Story 1: House and Home (directed by Sean Hogan) involves a rich nasty couple that likes to bring homeless women to their home so that they may "play with them". Of course for this couple "play" involves the idea of fun that a cat has with a mouse. However as it turns out this pair of cats may have picked the wrong mouse to play with. In fact they may not even be the cats in the "cat and mouse game". This short makes some some very explicit class analogies. It could be considered an allegory about class warfare and lower class resistance.
Story 2: Mutant Tool (directed by Andrew Parkinson) depicts a scientist using Nazi era technology to attempt to develop ESP and other mental powers. This involves severely disgusting activities and the usage of a call girl as an experimental subject. Obviously this sort of body horror brings Cronenberg's seminal 70's and 80's work to mind. But it goes beyond that into some places I wish it hadn't.
Story 3: Bitch (directed by Simon Rumley) is probably the "best" or least most well written story. It details a highly dysfunctional relationship between an attractive but EXTREMELY domineering woman and her boyfriend, a wimpy "nice guy". About the nicest thing his girlfriend does to him is humiliatingly (and openly) cuckold him in their own bed. Believe me she did worse to him. Much worse. But of course every dog has its day, now doesn't it.

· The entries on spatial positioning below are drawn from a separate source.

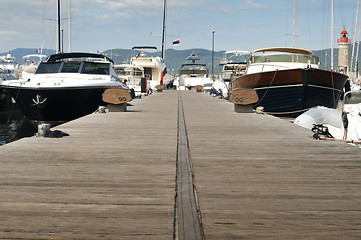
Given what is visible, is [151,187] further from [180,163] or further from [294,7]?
[294,7]

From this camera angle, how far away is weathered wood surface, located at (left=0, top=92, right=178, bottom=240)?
2988 millimetres

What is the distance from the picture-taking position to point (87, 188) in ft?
13.3

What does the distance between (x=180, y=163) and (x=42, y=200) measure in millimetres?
2100

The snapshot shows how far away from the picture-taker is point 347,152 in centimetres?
617

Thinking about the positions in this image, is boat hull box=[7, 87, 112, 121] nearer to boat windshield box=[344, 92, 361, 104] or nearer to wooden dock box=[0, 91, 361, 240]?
wooden dock box=[0, 91, 361, 240]

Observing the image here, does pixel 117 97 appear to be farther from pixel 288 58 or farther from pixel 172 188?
pixel 288 58

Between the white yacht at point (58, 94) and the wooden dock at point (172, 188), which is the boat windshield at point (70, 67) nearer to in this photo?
the white yacht at point (58, 94)

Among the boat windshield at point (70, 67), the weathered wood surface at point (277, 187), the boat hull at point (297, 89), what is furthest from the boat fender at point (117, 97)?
the boat hull at point (297, 89)

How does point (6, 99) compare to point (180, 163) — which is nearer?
point (180, 163)

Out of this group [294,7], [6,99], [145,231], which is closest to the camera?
[145,231]

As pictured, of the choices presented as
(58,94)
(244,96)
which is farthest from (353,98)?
(58,94)

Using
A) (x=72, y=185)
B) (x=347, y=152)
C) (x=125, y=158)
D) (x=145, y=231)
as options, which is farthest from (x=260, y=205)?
(x=347, y=152)

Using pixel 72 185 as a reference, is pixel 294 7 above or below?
above

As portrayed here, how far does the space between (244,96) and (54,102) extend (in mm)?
6296
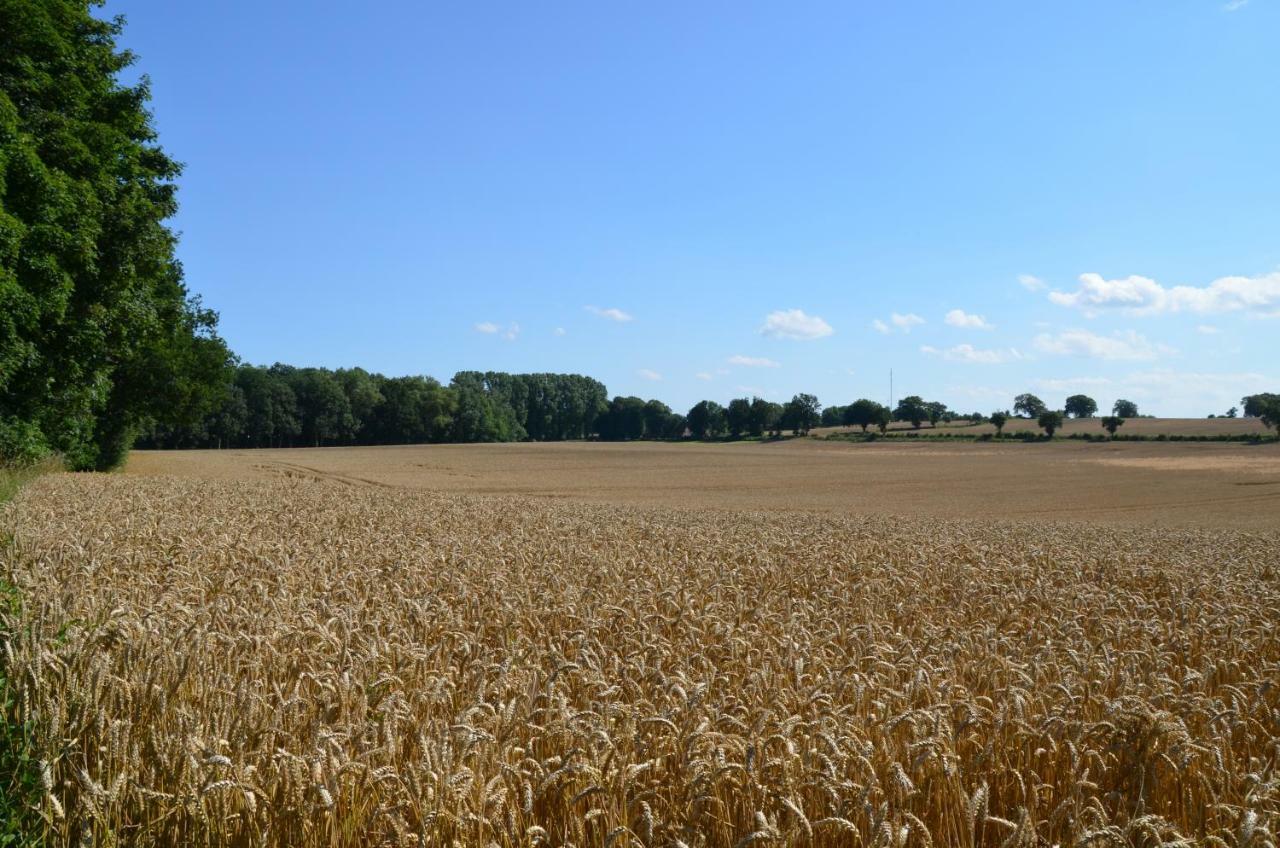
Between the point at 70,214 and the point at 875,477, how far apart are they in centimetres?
5006

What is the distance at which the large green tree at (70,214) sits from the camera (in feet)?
67.2

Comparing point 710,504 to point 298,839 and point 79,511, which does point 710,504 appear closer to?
point 79,511

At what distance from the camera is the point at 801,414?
138 metres

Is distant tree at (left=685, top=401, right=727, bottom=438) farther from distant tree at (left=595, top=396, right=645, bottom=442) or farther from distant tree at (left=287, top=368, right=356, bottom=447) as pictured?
distant tree at (left=287, top=368, right=356, bottom=447)

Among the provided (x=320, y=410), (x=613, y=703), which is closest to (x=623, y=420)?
(x=320, y=410)

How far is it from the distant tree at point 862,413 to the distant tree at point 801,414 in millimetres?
4979

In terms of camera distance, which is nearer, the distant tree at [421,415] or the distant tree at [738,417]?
the distant tree at [421,415]

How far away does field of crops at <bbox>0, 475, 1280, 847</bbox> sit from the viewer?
357 centimetres

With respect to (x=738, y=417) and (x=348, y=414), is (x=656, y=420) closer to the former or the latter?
(x=738, y=417)

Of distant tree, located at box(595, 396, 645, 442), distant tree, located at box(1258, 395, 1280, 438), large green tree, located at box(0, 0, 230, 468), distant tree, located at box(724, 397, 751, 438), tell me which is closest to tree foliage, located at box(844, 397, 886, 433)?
distant tree, located at box(724, 397, 751, 438)

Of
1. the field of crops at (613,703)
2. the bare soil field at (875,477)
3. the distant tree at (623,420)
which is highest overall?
the distant tree at (623,420)

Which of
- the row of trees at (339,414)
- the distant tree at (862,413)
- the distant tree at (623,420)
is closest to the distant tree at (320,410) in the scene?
the row of trees at (339,414)

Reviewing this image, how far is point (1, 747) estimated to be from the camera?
466 cm

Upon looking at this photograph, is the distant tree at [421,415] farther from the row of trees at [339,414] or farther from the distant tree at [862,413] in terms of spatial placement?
the distant tree at [862,413]
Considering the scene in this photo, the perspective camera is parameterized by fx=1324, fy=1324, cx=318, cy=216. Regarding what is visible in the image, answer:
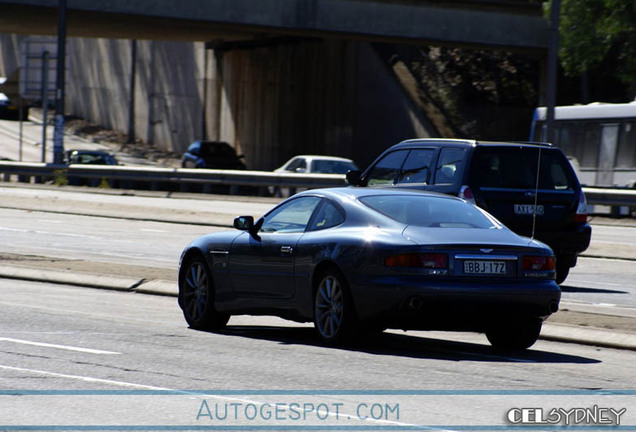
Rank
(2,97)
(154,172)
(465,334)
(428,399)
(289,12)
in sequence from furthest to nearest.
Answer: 1. (2,97)
2. (289,12)
3. (154,172)
4. (465,334)
5. (428,399)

ALL of these stories are EXTREMELY EXPLICIT (the movie is unrated) and physically or emotionally brutalizing. Both men and women are shown in very ugly ways. There is male and female nudity. This is not for the casual horror fan. Although it wasn't akin to the bloody mess of the Hostel or Saw movies it was in that neighborhood. If you can tolerate that sort of movie you could watch it. It wasn't really my cup of tea though I must admit Story 3 was quite well written and paced. It has a 7 minute wordless climax (no NOT that kind) that stays with the viewer for a while. The music was good too. Story 3 dealt with the unpleasant truth that good or bad, people respond to strength. And with either dogs or people it is much easier to correct bad behavior when it first starts than if you let it go on. But really I felt I needed a shower after this movie to wash off the ugliness. If I had read honest reviews I wouldn't have watched this film. So I hope this review is honest. Your tastes may differ, though. If you want to temporarily venture somewhere depraved, this is the movie for you. All three shorts are shot in a dark murky swamp of blue and gray lighting with occasional blasts of stark daylight. Sound is good. The dialogue is understandable for the non UK resident, which is occasionally a problem for me with UK accents.